Dataset content |
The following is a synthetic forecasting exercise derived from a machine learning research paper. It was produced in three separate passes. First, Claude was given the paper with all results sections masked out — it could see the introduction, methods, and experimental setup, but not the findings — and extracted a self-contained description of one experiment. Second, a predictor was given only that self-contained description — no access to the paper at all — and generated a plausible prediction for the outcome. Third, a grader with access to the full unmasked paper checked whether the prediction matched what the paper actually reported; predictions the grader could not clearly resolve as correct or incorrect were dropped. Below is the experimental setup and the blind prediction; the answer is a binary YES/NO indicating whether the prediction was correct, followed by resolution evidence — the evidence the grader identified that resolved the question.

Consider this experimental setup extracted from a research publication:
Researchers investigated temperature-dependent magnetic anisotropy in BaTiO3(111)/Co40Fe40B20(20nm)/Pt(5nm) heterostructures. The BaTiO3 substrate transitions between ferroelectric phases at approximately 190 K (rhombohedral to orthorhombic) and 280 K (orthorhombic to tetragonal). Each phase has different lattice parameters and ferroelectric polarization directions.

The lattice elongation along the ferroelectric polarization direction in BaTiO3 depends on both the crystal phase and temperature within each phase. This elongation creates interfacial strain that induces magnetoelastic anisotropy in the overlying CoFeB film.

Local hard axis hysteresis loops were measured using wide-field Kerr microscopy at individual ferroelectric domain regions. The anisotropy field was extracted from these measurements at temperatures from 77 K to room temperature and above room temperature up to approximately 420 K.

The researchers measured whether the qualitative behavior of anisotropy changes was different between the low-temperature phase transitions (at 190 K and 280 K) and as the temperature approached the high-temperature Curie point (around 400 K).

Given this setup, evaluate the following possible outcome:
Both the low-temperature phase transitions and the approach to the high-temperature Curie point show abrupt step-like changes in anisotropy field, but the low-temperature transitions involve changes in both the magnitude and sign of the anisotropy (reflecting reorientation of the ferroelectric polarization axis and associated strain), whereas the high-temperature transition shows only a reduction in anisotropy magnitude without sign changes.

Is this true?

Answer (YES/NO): NO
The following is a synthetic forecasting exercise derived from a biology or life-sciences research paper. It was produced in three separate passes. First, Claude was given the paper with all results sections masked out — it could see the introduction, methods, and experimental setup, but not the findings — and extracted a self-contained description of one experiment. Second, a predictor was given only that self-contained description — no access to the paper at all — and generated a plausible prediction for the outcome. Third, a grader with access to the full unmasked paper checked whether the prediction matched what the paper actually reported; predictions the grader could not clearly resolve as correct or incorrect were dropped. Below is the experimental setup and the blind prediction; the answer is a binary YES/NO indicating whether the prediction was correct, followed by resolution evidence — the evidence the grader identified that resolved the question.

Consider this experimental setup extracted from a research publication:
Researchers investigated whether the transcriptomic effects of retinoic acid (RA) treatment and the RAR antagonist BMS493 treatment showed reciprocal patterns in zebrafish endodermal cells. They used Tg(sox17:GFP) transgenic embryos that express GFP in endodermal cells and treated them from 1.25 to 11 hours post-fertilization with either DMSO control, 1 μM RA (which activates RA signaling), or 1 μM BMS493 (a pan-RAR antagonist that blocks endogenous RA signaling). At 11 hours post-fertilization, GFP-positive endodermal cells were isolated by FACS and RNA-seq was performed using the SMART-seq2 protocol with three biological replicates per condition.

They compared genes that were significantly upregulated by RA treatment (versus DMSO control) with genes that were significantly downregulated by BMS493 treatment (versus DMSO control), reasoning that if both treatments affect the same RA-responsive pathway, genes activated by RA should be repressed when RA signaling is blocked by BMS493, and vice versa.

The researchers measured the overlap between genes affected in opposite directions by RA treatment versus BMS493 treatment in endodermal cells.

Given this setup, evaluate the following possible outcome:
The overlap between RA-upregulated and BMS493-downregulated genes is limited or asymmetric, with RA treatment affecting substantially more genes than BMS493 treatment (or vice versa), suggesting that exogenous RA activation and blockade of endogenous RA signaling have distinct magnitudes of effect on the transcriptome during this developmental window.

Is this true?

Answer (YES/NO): YES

Work instructions |
Your task is to restate every record word for word.

Task result |
The following is a synthetic forecasting exercise derived from a machine learning research paper. It was produced in three separate passes. First, Claude was given the paper with all results sections masked out — it could see the introduction, methods, and experimental setup, but not the findings — and extracted a self-contained description of one experiment. Second, a predictor was given only that self-contained description — no access to the paper at all — and generated a plausible prediction for the outcome. Third, a grader with access to the full unmasked paper checked whether the prediction matched what the paper actually reported; predictions the grader could not clearly resolve as correct or incorrect were dropped. Below is the experimental setup and the blind prediction; the answer is a binary YES/NO indicating whether the prediction was correct, followed by resolution evidence — the evidence the grader identified that resolved the question.

Consider this experimental setup extracted from a research publication:
Researchers investigated temperature-dependent magnetic anisotropy in BaTiO3(111)/Co40Fe40B20(20nm)/Pt(5nm) heterostructures. The BaTiO3 substrate transitions between ferroelectric phases at approximately 190 K (rhombohedral to orthorhombic) and 280 K (orthorhombic to tetragonal). Each phase has different lattice parameters and ferroelectric polarization directions.

The lattice elongation along the ferroelectric polarization direction in BaTiO3 depends on both the crystal phase and temperature within each phase. This elongation creates interfacial strain that induces magnetoelastic anisotropy in the overlying CoFeB film.

Local hard axis hysteresis loops were measured using wide-field Kerr microscopy at individual ferroelectric domain regions. The anisotropy field was extracted from these measurements at temperatures from 77 K to room temperature and above room temperature up to approximately 420 K.

The researchers measured whether the qualitative behavior of anisotropy changes was different between the low-temperature phase transitions (at 190 K and 280 K) and as the temperature approached the high-temperature Curie point (around 400 K).

Given this setup, evaluate the following possible outcome:
Both the low-temperature phase transitions and the approach to the high-temperature Curie point show abrupt step-like changes in anisotropy field, but the low-temperature transitions involve changes in both the magnitude and sign of the anisotropy (reflecting reorientation of the ferroelectric polarization axis and associated strain), whereas the high-temperature transition shows only a reduction in anisotropy magnitude without sign changes.

Is this true?

Answer (YES/NO): NO
The following is a synthetic forecasting exercise derived from a biology or life-sciences research paper. It was produced in three separate passes. First, Claude was given the paper with all results sections masked out — it could see the introduction, methods, and experimental setup, but not the findings — and extracted a self-contained description of one experiment. Second, a predictor was given only that self-contained description — no access to the paper at all — and generated a plausible prediction for the outcome. Third, a grader with access to the full unmasked paper checked whether the prediction matched what the paper actually reported; predictions the grader could not clearly resolve as correct or incorrect were dropped. Below is the experimental setup and the blind prediction; the answer is a binary YES/NO indicating whether the prediction was correct, followed by resolution evidence — the evidence the grader identified that resolved the question.

Consider this experimental setup extracted from a research publication:
Researchers investigated whether the transcriptomic effects of retinoic acid (RA) treatment and the RAR antagonist BMS493 treatment showed reciprocal patterns in zebrafish endodermal cells. They used Tg(sox17:GFP) transgenic embryos that express GFP in endodermal cells and treated them from 1.25 to 11 hours post-fertilization with either DMSO control, 1 μM RA (which activates RA signaling), or 1 μM BMS493 (a pan-RAR antagonist that blocks endogenous RA signaling). At 11 hours post-fertilization, GFP-positive endodermal cells were isolated by FACS and RNA-seq was performed using the SMART-seq2 protocol with three biological replicates per condition.

They compared genes that were significantly upregulated by RA treatment (versus DMSO control) with genes that were significantly downregulated by BMS493 treatment (versus DMSO control), reasoning that if both treatments affect the same RA-responsive pathway, genes activated by RA should be repressed when RA signaling is blocked by BMS493, and vice versa.

The researchers measured the overlap between genes affected in opposite directions by RA treatment versus BMS493 treatment in endodermal cells.

Given this setup, evaluate the following possible outcome:
The overlap between RA-upregulated and BMS493-downregulated genes is limited or asymmetric, with RA treatment affecting substantially more genes than BMS493 treatment (or vice versa), suggesting that exogenous RA activation and blockade of endogenous RA signaling have distinct magnitudes of effect on the transcriptome during this developmental window.

Is this true?

Answer (YES/NO): YES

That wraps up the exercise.